▶ _Instruksi Tugas 1_
Jawablah pertanyaan berikut berdasarkan teks bacaan tentang anak dan penyembelihan hewan qurban.
(a) Hewan apa saja yang disebutkan dapat dilihat anak-anak pada momen Idul Adha?
(b) Siapa psikolog anak dan keluarga yang pernyataannya dikutip dalam teks bacaan?
(c) Dari jarak seperti apa Ayah atau Bunda disarankan mengajak anak melihat penyembelihan terlebih dahulu?

▶ _Teks Bacaan_
********************
Di Usia Berapa Anak Boleh Melihat Proses Penyembelihan Hewan Qurban Agar Tidak Menimbulkan Trauma?

Di Usia Berapa Anak Boleh Melihat Proses Penyembelihan Hewan Qurban Agar Tidak Menimbulkan Trauma?

Aqiqah Al Hilal – Tinggal menghitung hari menuju Hari Raya Idul Adha! Tak hanya orang-orang dewasa saja, tetapi anak-anak juga sangat menantikan momen spesial bagi seluruh umat muslim ini karena di momen ini mereka bisa melihat banyak hewan seperti kambing dan sapi.

Biasanya di momen penting ini, umat Islam akan melaksanakan penyembelihan hewan qurban. Kegiatan ini merupakan salah satu perintah yang Allah SWT berikan kepada umat-Nya sejak ribuan tahun lalu. Kala itu Nabi Ibrahim AS diperintahkan untuk menyembeli anaknya, Ismail.

Banyak sekali macam-macam ekspresi yang diperlihatkan oleh anak-anak Ketika mereka menyaksikan prosesi penyembelihan hewan qurban. Namun, kapan dan di usia berapa anak-anak diperbolehkan menyaksikan penyembelihan hewan qurban agar tidak menimbulkan trauma?

Kapan Usia Anak yang Siap Melihat Penyembelihan Qurban

Dilansir dari laman Hai Bunda yang mengutip pernyataan dari Psikolog anak dan keluarga, Sani Budiantini Hermawan yang mengatakan bahwa anak biasanya memang penasaran untuk melihat hewan yang akan disembelih. Namun, nyatanya tidak semua anak siap melihat hal ini.

Saat anak belum siap melihat proses penyembelihan hewan qurban, anak bisa saja mengalami trauma berkepanjangan. Misalnya ditandai dengan mereka yang enggan memakan daging, murung, hingga sedih yang berkepanjangan.

Sani Budiantini Hermawan juga menjelasnkan bahwa biasanya anak penasaran untuk melihat hewan yang disembelih, namun nyatanya tidak semua anak siap untuk menyaksikan proses penyembelihan tersebut. Terkadang, anak juga akhirnya jadi enggan memakan daging, murung dan sedih berkepanjangan karena rasa kasihan yang mereka rasakan Ketika menyaksikan penyembelihan hewan.

Lebih lanjut, Sani juga mengatakan bahwa kesiapan anak untuk melihat penyembelihan hewan qurban memerlukan observasi yang lebih lanjur. Misalnya dengan cara mengajak si kecil untuk melihat proses penyembelihan itu dari jauh terlebih dahulu.

Jadi, dapat disimpulkan bahwa sebelum mengajak mereka untuk menyaksikan penyembelihan hewan, Ayah dan Bunda perlu mengobservasi sejauh mana mereka baik-baik saja saat menyaksikan proses penyembelihan itu. Missal, ajak mereka mulai dari jarak jauh, jika mereka baik-baik saja maka mulai ajak mereka melihat lebih dekat. Namun, kadang anak tidak tahu apakah ia baik-baik saja atau tidak. Maka dengan itu, sangat disarankan Ayah atau Bunda untuk mengajaknya melihat dari jarak jauh terlebih dahulu.
********************
▶ _Data Tersimpan_

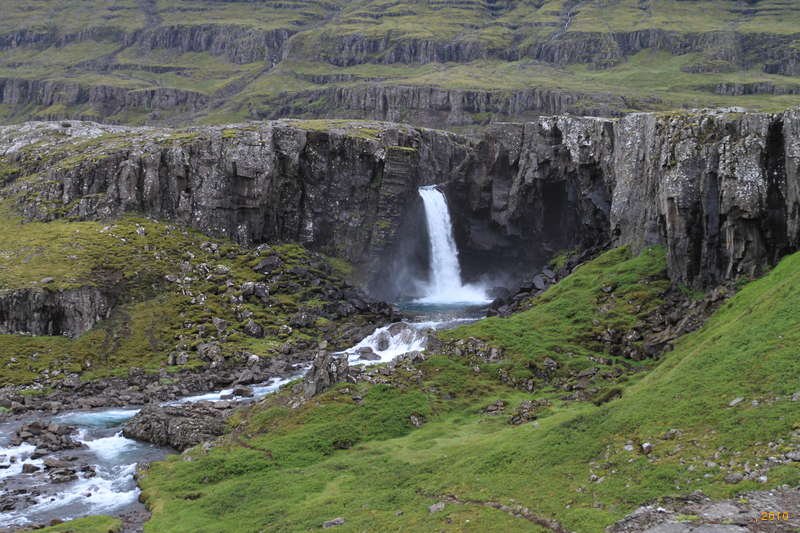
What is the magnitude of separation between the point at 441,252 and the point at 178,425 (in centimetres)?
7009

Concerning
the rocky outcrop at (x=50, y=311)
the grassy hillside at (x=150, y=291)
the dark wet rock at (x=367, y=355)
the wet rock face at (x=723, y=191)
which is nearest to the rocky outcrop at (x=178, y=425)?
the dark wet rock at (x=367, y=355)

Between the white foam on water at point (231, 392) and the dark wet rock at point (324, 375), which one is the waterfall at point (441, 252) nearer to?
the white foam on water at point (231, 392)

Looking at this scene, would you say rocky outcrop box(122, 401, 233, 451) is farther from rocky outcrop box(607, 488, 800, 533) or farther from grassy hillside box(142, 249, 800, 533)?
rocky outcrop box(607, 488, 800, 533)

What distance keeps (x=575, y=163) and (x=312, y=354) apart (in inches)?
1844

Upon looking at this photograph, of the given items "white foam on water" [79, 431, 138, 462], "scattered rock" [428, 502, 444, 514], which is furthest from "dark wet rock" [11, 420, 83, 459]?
********************
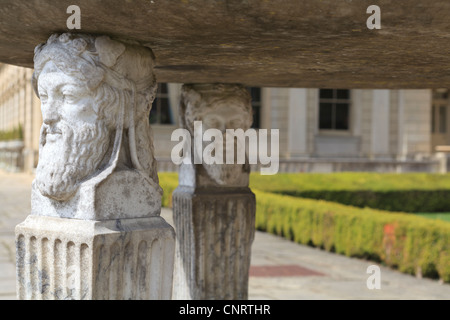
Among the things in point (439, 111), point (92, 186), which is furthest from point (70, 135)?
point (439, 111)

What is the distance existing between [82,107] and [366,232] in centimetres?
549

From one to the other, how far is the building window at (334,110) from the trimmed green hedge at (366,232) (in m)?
********************
▶ _Instruksi Tugas 2_
Pilih dan salin setiap baris di atas yang memuat kata "from". Huruf kapital dan huruf kecil dibedakan.

▶ _Jawaban Tertulis 1_
(a) Kambing dan sapi.
(b) Sani Budiantini Hermawan.
(c) Dari jarak jauh.

▶ _Jawaban Tertulis 2_
Looking at this scene, would you say rocky outcrop box(122, 401, 233, 451) is farther from rocky outcrop box(607, 488, 800, 533) or farther from grassy hillside box(142, 249, 800, 533)?
Upon looking at this photograph, of the given items "white foam on water" [79, 431, 138, 462], "scattered rock" [428, 502, 444, 514], which is furthest from "dark wet rock" [11, 420, 83, 459]?
Among the things in point (439, 111), point (92, 186), which is furthest from point (70, 135)?
From one to the other, how far is the building window at (334,110) from the trimmed green hedge at (366,232) (in m)?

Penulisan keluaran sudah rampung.